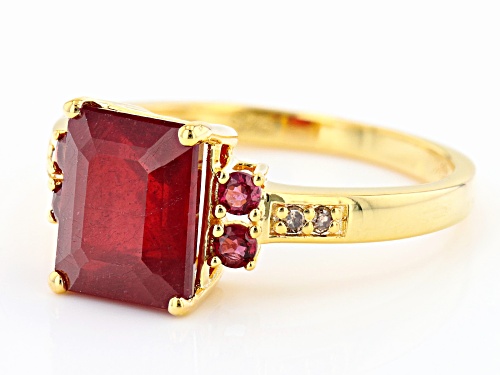 3.18ctw Mahaleo® Ruby With Red Spinel And Champagne Diamond 18K Yellow Gold Over Silver Ring - Size 7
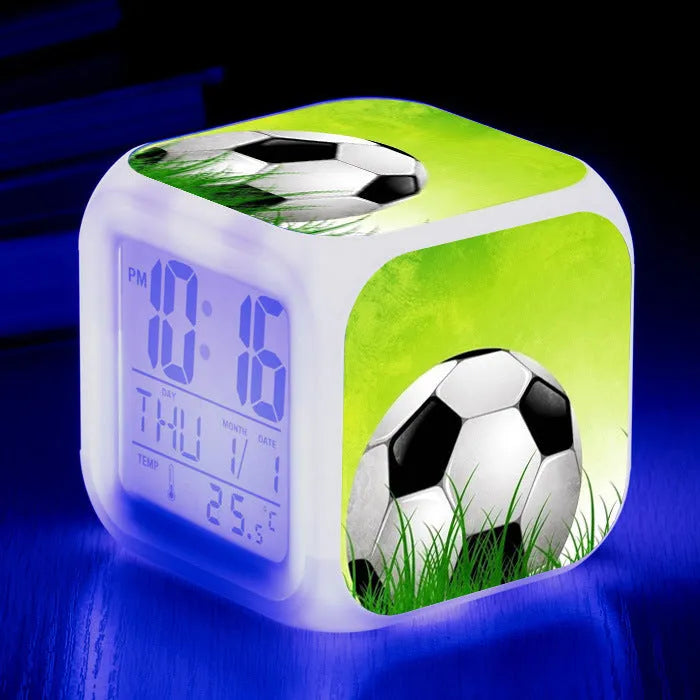 Football pattern digital alarm clock with mute function in compact square design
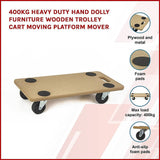 200kg Heavy Duty Hand Dolly Furniture Wooden Trolley Cart Moving Platform Mover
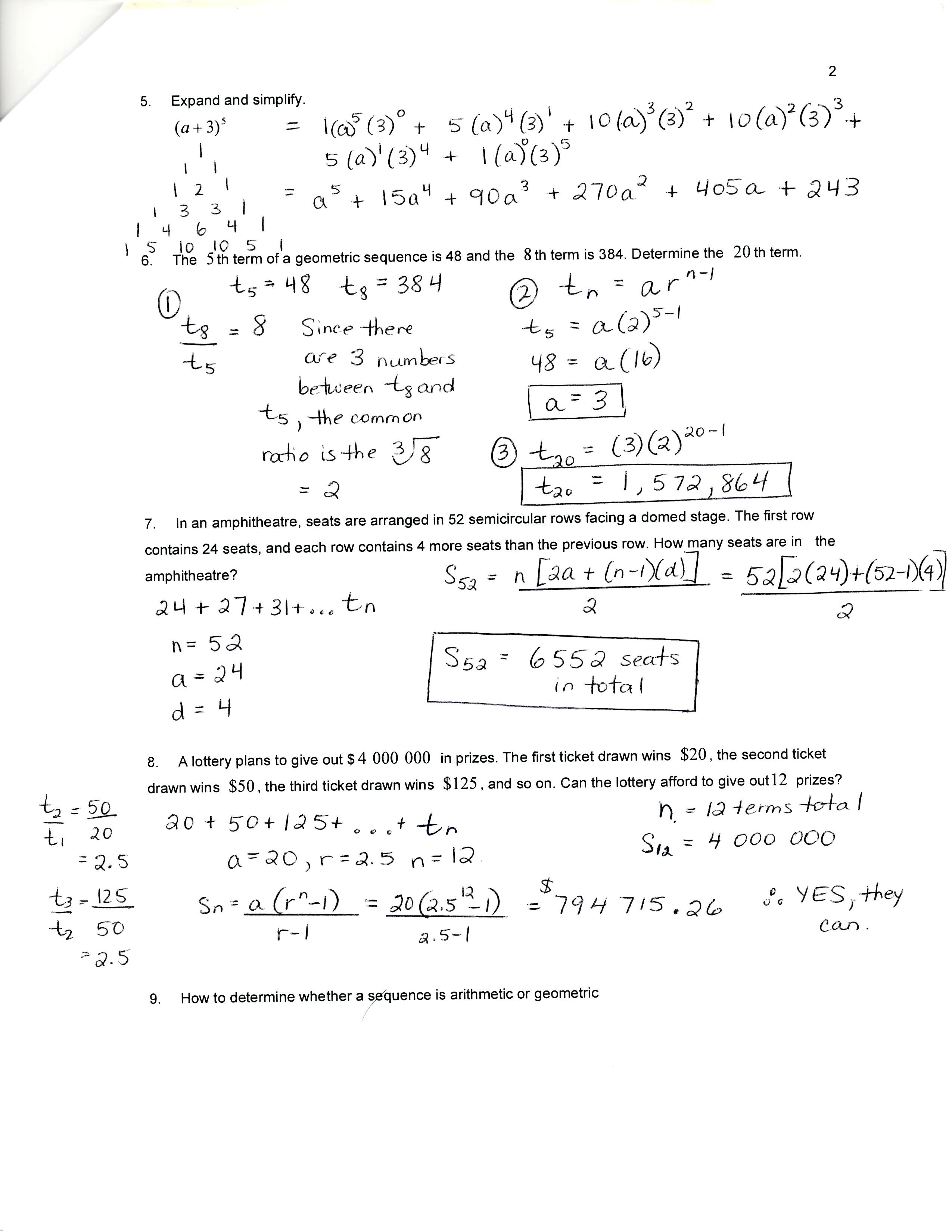 Arithmetic And Geometric Sequences Answer Key Math – Tutserialyclub Together With Arithmetic And Geometric Sequences Worksheet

#####

### Activity
Return the whole listing exactly, minus its pictures.

### Result for this exercise
 3.18ctw Mahaleo® Ruby With Red Spinel And Champagne Diamond 18K Yellow Gold Over Silver Ring - Size 7
 Football pattern digital alarm clock with mute function in compact square design
 200kg Heavy Duty Hand Dolly Furniture Wooden Trolley Cart Moving Platform Mover
 Arithmetic And Geometric Sequences Answer Key Math – Tutserialyclub Together With Arithmetic And Geometric Sequences Worksheet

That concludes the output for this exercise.